Is Time Travel Possible? - haidut
http://euraeka.com/articles/5997347-Is-Time-Travel-Possible-

======
Locke1689
While everything in this article is factually correct, it maybe gives a
different impression than it should. Time dilation is of course a long held
tenet of special and general relativity. Can we call that time travel into the
future? I'm not really sure. In a way I guess it is (how is it practically
different from placing yourself into a separate bubble of spacetime?). Of
course, actually achieving this in a practical sense is pretty much impossible
considering the energies involved.

As for time travel into the past... pretty much no.

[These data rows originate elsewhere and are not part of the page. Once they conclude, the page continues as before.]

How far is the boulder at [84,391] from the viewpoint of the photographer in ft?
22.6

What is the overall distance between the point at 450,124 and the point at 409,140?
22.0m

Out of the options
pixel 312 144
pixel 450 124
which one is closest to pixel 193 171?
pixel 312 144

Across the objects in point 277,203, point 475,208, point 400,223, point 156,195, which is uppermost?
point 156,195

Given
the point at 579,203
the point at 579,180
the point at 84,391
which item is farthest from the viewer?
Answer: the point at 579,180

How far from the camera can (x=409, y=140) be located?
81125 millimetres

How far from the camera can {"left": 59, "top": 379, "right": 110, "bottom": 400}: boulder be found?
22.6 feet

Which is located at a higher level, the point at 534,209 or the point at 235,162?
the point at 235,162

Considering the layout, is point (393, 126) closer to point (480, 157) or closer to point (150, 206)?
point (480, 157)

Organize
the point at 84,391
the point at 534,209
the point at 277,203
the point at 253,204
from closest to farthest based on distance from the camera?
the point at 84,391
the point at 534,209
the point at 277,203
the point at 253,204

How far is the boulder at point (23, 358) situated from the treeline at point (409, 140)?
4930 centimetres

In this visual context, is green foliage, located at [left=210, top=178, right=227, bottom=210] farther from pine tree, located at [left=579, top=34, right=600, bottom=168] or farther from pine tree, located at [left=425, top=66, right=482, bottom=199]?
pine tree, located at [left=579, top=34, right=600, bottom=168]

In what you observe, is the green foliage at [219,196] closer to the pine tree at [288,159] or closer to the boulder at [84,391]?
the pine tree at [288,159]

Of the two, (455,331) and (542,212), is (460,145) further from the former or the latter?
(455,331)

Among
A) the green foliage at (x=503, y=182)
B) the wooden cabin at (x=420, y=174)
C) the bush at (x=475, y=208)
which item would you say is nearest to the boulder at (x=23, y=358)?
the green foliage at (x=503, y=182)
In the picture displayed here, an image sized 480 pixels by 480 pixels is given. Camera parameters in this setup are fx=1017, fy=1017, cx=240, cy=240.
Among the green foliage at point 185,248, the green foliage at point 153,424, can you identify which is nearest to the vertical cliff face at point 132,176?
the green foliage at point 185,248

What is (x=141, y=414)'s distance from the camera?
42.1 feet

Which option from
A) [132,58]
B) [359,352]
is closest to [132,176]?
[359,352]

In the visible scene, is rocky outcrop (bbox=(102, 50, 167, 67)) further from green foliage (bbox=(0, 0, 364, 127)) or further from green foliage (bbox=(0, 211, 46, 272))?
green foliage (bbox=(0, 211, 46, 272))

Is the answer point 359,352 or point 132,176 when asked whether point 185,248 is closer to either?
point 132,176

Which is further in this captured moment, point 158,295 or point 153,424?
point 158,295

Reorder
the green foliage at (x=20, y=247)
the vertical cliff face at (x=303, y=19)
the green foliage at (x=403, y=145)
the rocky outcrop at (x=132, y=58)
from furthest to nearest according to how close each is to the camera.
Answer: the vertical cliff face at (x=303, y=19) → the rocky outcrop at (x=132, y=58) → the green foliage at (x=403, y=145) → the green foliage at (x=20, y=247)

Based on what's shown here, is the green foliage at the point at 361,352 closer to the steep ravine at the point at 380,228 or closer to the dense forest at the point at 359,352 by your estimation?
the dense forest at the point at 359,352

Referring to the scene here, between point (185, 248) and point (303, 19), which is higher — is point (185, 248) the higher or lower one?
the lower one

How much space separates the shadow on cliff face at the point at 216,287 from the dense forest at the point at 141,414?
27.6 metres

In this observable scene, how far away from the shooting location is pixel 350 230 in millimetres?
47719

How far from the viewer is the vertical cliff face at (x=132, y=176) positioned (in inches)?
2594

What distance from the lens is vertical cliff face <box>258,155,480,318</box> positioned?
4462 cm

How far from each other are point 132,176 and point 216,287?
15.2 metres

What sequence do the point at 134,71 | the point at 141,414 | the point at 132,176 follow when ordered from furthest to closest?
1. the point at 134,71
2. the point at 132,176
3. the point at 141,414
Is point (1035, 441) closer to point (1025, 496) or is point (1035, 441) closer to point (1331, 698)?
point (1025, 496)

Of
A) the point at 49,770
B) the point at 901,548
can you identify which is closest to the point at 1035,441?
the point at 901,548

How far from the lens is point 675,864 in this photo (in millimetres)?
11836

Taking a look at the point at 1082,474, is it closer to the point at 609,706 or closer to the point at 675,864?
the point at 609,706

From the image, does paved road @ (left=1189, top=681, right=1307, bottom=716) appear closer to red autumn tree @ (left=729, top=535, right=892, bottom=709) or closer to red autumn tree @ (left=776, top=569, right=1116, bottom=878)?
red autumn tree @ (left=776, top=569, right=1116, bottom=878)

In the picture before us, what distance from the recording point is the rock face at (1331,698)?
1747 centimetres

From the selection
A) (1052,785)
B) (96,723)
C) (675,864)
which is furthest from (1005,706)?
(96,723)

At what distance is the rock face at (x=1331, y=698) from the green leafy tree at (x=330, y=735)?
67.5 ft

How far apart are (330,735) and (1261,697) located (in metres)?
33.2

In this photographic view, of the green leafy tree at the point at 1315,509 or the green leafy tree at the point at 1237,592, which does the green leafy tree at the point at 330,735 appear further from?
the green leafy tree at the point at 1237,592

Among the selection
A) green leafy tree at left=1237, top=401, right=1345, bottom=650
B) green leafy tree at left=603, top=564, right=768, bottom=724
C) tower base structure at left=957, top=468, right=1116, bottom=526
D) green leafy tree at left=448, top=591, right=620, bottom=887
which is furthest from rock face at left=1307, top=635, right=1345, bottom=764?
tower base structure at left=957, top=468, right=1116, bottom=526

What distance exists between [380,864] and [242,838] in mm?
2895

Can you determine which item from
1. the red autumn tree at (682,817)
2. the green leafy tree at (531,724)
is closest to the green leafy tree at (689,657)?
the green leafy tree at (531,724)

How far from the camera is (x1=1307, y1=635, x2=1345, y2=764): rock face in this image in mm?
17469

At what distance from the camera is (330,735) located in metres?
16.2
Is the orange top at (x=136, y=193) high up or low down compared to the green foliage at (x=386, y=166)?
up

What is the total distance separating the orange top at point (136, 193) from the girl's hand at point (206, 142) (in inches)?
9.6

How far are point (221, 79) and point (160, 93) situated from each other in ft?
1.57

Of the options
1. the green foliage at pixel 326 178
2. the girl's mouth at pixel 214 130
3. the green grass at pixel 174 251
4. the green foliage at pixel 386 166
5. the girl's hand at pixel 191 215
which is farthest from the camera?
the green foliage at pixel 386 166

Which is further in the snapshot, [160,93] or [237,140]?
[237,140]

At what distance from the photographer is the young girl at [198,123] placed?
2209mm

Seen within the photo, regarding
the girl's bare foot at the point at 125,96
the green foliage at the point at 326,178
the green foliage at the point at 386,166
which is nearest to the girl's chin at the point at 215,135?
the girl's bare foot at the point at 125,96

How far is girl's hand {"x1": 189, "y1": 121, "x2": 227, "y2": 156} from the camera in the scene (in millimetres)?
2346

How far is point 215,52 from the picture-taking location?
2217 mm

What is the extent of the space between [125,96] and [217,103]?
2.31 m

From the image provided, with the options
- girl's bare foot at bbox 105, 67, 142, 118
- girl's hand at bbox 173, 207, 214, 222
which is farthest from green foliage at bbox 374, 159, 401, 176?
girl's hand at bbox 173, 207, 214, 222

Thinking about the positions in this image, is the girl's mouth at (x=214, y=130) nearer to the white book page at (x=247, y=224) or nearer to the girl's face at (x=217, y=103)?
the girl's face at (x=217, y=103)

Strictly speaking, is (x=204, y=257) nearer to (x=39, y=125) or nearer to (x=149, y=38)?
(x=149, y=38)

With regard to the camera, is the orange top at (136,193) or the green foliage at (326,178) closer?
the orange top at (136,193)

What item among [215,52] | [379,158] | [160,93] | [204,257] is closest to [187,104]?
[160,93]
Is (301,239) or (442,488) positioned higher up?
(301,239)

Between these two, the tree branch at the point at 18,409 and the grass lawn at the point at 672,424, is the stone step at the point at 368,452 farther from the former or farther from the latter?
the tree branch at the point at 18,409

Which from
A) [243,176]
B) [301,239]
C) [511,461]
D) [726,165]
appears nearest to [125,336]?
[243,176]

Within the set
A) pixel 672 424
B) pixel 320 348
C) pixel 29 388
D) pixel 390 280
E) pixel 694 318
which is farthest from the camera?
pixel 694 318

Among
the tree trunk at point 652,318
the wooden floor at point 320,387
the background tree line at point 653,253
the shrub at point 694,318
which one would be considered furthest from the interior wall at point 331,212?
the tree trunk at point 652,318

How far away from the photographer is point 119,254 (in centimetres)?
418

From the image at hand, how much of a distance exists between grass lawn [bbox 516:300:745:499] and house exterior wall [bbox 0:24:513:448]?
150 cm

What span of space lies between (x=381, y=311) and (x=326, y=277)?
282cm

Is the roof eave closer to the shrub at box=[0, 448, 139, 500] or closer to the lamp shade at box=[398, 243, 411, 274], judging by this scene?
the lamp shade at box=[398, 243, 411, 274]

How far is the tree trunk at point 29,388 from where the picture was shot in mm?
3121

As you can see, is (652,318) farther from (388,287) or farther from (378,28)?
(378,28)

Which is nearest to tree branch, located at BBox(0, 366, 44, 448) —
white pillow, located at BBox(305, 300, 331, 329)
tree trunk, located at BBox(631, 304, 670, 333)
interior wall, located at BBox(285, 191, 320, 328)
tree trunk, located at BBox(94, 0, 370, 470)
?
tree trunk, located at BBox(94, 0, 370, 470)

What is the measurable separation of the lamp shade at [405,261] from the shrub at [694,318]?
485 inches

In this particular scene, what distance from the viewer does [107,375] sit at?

That would have a bunch of
really disturbing consequences, including traveling faster than the speed of
light and violating the second law of thermodynamics.

Of course, this just a former physics minor on stupid macro affects. When you
get down to the quantum particle level the game probably changes considerably.

------
evo_9
Maybe it's my scifi/fiction writing past but I've always thought that time
travel is a possibility someday.

Perhaps it's that the universe/laws of physics prevents physical, solid matter
from moving through time. In the far future we may discover a way to send pure
energy - aka our pure consciousness - through time, allowing one to witness
history as a sort of ghost (sort of time travel telepresence). This would
prevent someone from affecting the timeline because no direct interaction
would be possible as well.

------
SkipHeadJr
No. The past and future do not exist except as ideas. The only time is 'now'.